Votre vision artistique est également marquée par un fort engagement dans la défense des représentations…

Oui, et cela caractérise là aussi une orientation importante de notre jeune studio, nous sommes porté.e.s par une volonté forte de raconter des histoires qui défendent des valeurs. Nous souhaitons donner à voir et à entendre des personnages souvent peu représentés dans le médium vidéoludique, mais qui ont pourtant des histoires extrêmement riches à raconter et à partager. Dans This Bed We Made, c’est ainsi par l’intermédiaire d’une personne marginalisée que l’on évolue au cœur du jeu. L’intégration de personnages dans une dynamique plus intersectionnelle, faisant la part belle aux communautés marginalisées et souvent invisibilisées, est aussi l’occasion d’interroger les manières dont elles sont amenées à interagir avec et être discriminées par les forces institutionnelles (police, par exemple) et sociétales. Dans notre jeu, l’approche de la police n’est pas neutre et peut évoluer en fonction de son interlocuteur.trice. Nous sommes convaincu.e.s que le médium vidéoludique a le pouvoir de passer des messages et de faire œuvre de sensibilisation, sans pour autant négliger le divertissement et le plaisir de l’expérience.

L’industrie du jeu vidéo au Québec a connu beaucoup de tumulte ces dernières années. Comment vous positionnez-vous comme studio indépendant dans un secteur qui semble fragilisé?

C’est sûr, il s’agit d’un moment qui peut être insécurisant, aussi bien pour les gros joueurs que pour les petits. Cependant, en tant que studio indépendant, nous disposons d’une plus grande souplesse de mouvement : nos équipes sont plus restreintes, nos dépenses plus limitées et nos risques financiers moins importants. Nous sommes très vigilants et prudents dans notre planification et pour le moment, nous tenons la barre! Les risques financiers moindres diminuent aussi la dépendance des plus petits studios aux franchises, qui sont des «valeurs sûres», mais qui peuvent se substituer à la possibilité de raconter de nouvelles histoires et d’explorer des genres inédits.

De plus, j’ai le sentiment que les joueur.euse.s s’intéressent de plus en plus aux productions indépendantes, qui sont par ailleurs de plus en plus haute qualité avec la démocratisation des moyens de production et de l’accès aux technologies nouvelles. En ce qui a trait à la mise en valeur des voix sous-représentées, c’est ici précisément l’occasion de raconter les histoires que l’on souhaite, avec des personnages anciennement invisibilisés.

La possibilité nouvelle de ne plus passer par les systèmes de distribution classique via des grands éditeurs a également beaucoup aidé le secteur des indépendants. Cette liberté d’accès aux audiences nous donne moins de contraintes, un plus grand contrôle créatif, mais aussi la possibilité d’échanger directement avec les joueur.euse.s. Avec This Bed We Made, nous avons appris beaucoup, à la fois sur les enjeux de la production mais aussi de la mise en marché!

As-tu le sentiment que le Québec est bien positionné au regard du reste du Canada ou de l’international?

▶ _Extrait des données_:
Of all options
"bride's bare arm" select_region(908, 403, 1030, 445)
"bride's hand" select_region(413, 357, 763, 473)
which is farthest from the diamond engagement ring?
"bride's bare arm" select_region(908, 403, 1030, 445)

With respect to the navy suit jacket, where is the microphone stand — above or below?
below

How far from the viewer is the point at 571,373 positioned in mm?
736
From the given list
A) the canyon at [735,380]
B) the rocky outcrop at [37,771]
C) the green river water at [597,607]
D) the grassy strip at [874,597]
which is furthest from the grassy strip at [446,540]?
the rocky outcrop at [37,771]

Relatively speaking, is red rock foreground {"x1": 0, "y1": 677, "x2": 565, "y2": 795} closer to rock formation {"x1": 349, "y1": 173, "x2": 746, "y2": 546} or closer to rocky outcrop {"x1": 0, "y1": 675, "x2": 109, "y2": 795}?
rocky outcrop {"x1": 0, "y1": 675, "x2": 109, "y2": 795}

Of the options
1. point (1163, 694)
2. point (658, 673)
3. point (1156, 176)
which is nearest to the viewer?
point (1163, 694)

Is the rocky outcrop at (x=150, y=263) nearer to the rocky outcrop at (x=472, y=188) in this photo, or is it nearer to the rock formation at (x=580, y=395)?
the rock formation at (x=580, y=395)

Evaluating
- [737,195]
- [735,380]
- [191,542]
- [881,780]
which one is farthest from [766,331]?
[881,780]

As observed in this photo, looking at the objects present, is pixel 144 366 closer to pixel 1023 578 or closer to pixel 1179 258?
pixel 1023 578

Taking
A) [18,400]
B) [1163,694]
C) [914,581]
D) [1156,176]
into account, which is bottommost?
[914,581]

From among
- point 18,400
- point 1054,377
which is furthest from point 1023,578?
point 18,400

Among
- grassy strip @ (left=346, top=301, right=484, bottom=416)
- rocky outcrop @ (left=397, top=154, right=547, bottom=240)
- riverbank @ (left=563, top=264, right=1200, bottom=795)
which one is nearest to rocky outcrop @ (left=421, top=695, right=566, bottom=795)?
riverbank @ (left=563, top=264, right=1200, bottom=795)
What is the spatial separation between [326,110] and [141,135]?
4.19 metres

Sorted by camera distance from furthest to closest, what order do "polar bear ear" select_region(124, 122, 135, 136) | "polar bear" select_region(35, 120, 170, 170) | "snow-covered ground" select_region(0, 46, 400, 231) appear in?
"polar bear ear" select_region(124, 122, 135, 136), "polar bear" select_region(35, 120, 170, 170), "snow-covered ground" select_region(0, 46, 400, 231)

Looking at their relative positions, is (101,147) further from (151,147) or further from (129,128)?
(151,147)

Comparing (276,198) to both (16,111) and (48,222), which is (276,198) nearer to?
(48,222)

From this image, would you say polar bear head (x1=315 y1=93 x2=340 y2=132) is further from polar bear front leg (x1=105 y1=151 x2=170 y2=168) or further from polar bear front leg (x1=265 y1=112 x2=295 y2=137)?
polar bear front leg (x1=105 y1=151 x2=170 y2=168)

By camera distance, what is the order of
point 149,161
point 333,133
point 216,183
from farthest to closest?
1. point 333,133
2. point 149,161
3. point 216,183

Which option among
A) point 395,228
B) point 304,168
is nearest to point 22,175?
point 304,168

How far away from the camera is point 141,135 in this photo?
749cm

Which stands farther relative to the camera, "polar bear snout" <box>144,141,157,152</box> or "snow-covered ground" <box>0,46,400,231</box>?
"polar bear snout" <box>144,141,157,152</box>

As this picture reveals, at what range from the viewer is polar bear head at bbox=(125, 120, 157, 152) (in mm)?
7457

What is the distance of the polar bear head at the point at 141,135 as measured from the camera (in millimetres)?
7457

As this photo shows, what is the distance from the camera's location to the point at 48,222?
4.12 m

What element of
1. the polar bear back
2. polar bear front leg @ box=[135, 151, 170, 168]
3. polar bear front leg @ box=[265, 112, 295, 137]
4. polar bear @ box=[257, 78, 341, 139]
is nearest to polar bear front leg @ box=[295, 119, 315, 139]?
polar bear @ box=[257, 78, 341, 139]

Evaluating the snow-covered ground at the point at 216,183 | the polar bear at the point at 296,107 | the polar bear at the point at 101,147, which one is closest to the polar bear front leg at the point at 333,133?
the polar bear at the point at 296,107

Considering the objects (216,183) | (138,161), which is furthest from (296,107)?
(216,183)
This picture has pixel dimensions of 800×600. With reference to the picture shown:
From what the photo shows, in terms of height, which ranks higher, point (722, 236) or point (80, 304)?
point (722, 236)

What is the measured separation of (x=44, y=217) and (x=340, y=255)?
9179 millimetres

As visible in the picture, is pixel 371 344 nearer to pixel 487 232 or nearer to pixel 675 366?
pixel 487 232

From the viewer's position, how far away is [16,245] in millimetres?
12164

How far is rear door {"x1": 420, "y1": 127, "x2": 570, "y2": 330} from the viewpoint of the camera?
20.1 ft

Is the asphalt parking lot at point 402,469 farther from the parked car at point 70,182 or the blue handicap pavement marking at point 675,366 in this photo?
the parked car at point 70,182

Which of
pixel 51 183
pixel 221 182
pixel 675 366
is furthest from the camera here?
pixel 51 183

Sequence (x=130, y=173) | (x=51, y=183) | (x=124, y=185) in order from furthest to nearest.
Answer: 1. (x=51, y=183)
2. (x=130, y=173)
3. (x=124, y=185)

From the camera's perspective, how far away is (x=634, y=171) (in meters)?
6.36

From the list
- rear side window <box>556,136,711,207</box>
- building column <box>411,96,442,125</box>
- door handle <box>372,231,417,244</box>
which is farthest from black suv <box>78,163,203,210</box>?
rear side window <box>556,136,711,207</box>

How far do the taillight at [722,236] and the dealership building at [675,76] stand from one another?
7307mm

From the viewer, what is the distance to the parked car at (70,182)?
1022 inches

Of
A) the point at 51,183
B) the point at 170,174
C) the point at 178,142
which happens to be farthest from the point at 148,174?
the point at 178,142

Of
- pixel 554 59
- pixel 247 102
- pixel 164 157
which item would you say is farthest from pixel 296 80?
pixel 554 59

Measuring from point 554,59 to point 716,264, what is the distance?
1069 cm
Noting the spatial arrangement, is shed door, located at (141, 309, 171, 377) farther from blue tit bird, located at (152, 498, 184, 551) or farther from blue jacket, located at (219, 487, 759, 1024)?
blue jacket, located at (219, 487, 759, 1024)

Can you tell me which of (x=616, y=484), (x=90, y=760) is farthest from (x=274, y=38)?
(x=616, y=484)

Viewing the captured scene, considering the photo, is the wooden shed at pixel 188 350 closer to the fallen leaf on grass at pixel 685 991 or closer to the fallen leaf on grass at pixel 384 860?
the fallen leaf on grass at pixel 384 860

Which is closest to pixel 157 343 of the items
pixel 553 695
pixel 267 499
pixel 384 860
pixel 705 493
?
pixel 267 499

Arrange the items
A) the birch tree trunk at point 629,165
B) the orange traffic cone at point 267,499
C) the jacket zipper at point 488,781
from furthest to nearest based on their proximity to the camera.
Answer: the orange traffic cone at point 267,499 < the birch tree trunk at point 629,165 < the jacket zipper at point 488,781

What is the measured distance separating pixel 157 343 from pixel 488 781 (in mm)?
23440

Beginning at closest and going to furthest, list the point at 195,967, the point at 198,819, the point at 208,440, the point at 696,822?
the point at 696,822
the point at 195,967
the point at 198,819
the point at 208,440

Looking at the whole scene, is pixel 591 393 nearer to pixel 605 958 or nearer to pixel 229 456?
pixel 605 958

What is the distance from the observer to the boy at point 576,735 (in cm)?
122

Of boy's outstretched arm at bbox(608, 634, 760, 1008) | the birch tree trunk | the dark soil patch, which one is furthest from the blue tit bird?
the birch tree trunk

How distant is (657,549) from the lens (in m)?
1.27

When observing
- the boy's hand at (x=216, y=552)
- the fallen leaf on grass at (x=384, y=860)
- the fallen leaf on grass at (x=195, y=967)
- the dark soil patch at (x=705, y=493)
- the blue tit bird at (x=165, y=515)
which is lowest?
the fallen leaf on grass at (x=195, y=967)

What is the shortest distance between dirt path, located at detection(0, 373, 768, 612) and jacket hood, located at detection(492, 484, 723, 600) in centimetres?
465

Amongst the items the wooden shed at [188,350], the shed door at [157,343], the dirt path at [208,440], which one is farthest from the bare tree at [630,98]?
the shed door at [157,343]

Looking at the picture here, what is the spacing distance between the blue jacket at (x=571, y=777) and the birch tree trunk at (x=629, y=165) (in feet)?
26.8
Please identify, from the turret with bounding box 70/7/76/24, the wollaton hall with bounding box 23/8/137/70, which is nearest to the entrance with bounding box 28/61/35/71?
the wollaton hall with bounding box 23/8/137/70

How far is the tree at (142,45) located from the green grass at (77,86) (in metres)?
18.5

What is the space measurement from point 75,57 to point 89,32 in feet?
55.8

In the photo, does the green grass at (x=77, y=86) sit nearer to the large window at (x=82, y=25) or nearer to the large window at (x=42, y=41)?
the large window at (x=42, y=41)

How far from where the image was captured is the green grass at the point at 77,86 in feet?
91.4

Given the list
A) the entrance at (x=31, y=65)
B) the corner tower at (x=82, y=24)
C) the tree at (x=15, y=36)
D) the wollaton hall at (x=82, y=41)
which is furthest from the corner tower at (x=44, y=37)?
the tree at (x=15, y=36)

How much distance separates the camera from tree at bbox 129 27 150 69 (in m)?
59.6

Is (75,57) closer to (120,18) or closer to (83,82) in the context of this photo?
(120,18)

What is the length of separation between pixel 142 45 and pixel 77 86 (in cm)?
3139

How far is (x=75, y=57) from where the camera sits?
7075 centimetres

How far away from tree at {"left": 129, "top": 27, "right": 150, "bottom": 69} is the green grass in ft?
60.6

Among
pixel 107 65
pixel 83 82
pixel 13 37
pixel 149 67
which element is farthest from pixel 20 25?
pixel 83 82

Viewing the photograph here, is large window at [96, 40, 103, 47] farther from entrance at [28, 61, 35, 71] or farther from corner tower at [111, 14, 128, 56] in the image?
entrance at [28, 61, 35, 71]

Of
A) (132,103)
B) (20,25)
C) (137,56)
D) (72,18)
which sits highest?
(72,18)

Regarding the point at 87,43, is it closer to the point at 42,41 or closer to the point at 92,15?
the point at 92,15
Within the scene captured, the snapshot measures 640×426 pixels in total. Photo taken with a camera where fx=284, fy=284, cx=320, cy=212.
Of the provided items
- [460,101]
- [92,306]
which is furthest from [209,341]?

▶ _Énoncé_:
Recopiez le passage de l'entretien allant de « La possibilité nouvelle » jusqu'à « mise en marché! », en remplaçant « grands éditeurs » par « gros éditeurs ».

▶ _Solution proposée_:
La possibilité nouvelle de ne plus passer par les systèmes de distribution classique via des gros éditeurs a également beaucoup aidé le secteur des indépendants. Cette liberté d’accès aux audiences nous donne moins de contraintes, un plus grand contrôle créatif, mais aussi la possibilité d’échanger directement avec les joueur.euse.s. Avec This Bed We Made, nous avons appris beaucoup, à la fois sur les enjeux de la production mais aussi de la mise en marché!